NO MORE WAITING FOR LEFTY
As long as Steve Carlton believed he could pitch, there was no easy way out for the Phillies. Because Carlton—still thinking he could help a contender—refused to retire, the Philadelphia front office had no choice last week but to release the 318-game winner.
The Phillies agonized for weeks over the decision, but after Carlton's last five starts, in which he allowed 37 hits and 25 runs in 20? innings, they could wait no longer. "It was the most difficult thing I've ever had to do as club president," said an emotional Bill Giles, who had earlier been talked out of the release by Carlton himself. It took Giles three days to get up the nerve to tell Lefty.
Should Carlton admit he's done, and prepare for Coopers-town? Or can Lefty still pitch? "I don't think he felt he had the time he needed to work out his problems," said Philadelphia pitching coach Claude Osteen. "He felt that if he was given a little more time, things could have straightened out. There were times when he felt strong, when there was power in his arm, especially at the beginning of the year. But in all honesty, he didn't feel it or show it in his last five or six starts."

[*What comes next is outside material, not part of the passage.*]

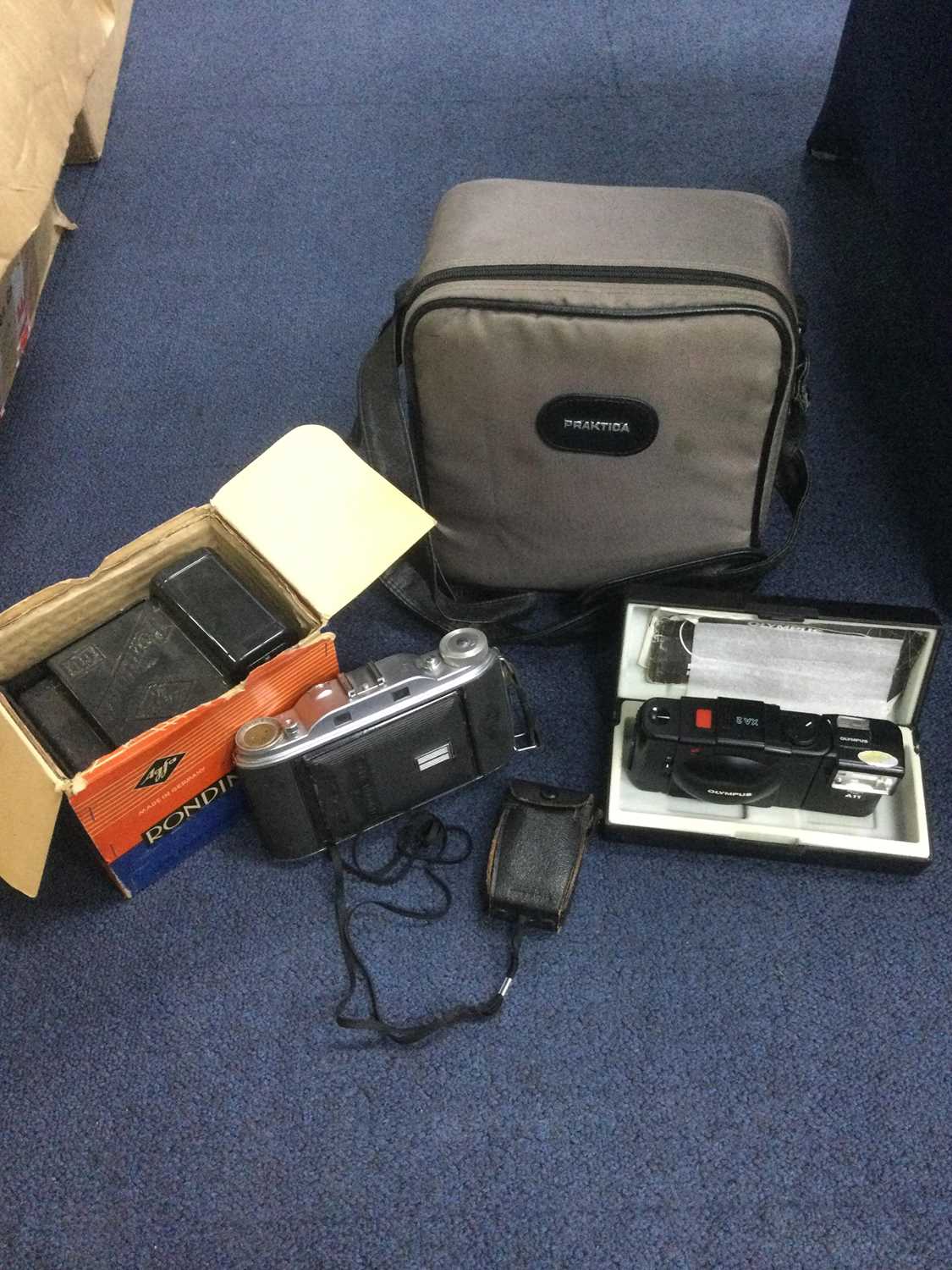 Lot 31 - A LOT OF CAMERAS AND ACCESSORIES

Carlton's basic problems were twofold: 1) He was unable to generate the consistent speed needed for his slider, and 2) he lacked control. The former is probably the result of age, even though Carlton is one of baseball's finest conditioned athletes. The latter is something he can't fix, because Carlton never really did throw strikes, at least not with his fastball. When he was a power pitcher, Carlton's great pitch was his slider, and batters were so afraid of that slider they would chase any fastball. "Thirty-eight hundred of his four thousand strikeouts were on balls," said one opposing manager. In the last two years, Carlton had come up with a screwball, but he had trouble controlling it.
What Warren Spahn and Sandy Koufax were to their eras, Steve Carlton was to his. But, as with so many great athletes before him, Carlton has had a hard time differentiating between what was and what is. Hence the awkward farewell.

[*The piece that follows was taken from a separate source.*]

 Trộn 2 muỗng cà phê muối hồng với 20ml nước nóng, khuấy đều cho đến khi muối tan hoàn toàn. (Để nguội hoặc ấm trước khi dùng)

Carlton didn't exactly leave with a Lou Gehrig speech, anyway. In the pregame ceremony on Wednesday night, announcer Harry Kalas said, "Now Lefty would like to say a few words to you fans." A still picture of Carlton appeared on the message board, accompanied by a tape-recorded message.
A RAT NAMED KONG
The last-place A's chose to give DH Dave Kingman little more than a tap on the wrist after he played an ill-considered practical joke on
writer Susan Fornoff in Kansas City on June 23. In the first inning, Fornoff received a pink box. When she opened it, she found a live rat with a note tied to its tail that read, "My name is Sue." It was only one of a series of incidents between Kingman and Fornoff that other reporters view as clearly unprovoked harassment on the part of Kingman.

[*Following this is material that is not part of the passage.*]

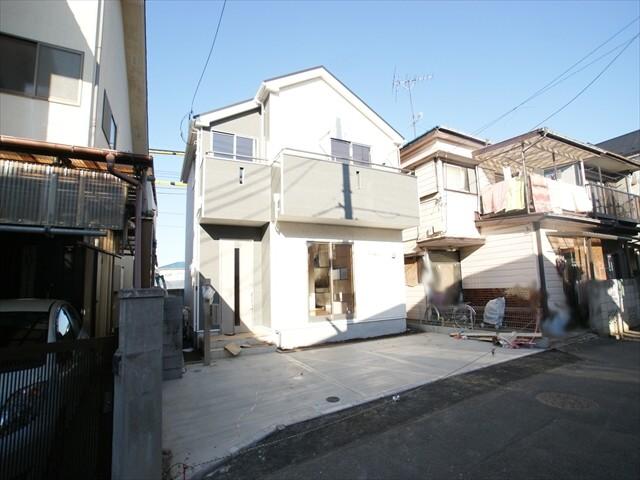 Local photos, including front road. Leafy quiet residential area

"From day one, he asked me to stay away from him, and I've tried to do that," said Fornoff, 28. When she reported for spring training duty in 1985, Kingman spewed obscenities at her. Earlier this year Kingman interrupted a Fornoff interview with Jose Canseco to interject, "You ask dumb questions," and he asked a male beat writer for "dirt" on her. When he hit his 400th home run last year, he refused to talk until she left the clubhouse. Kingman's problems with women journalists are nothing new; he was involved in two incidents in New York with female writers and another in Chicago with a woman television producer. "This is a man's clubhouse," Kingman told reporters after the June 23 game. "If someone can't take a simple joke, they shouldn't be in the game." He then saw Fornoff in the clubhouse. " Kleenex!" he cried out, throwing the box of tissues in her direction. "Anyone want to cry? Kleenex! Man's clubhouse! Tears! Anyone want to cry?"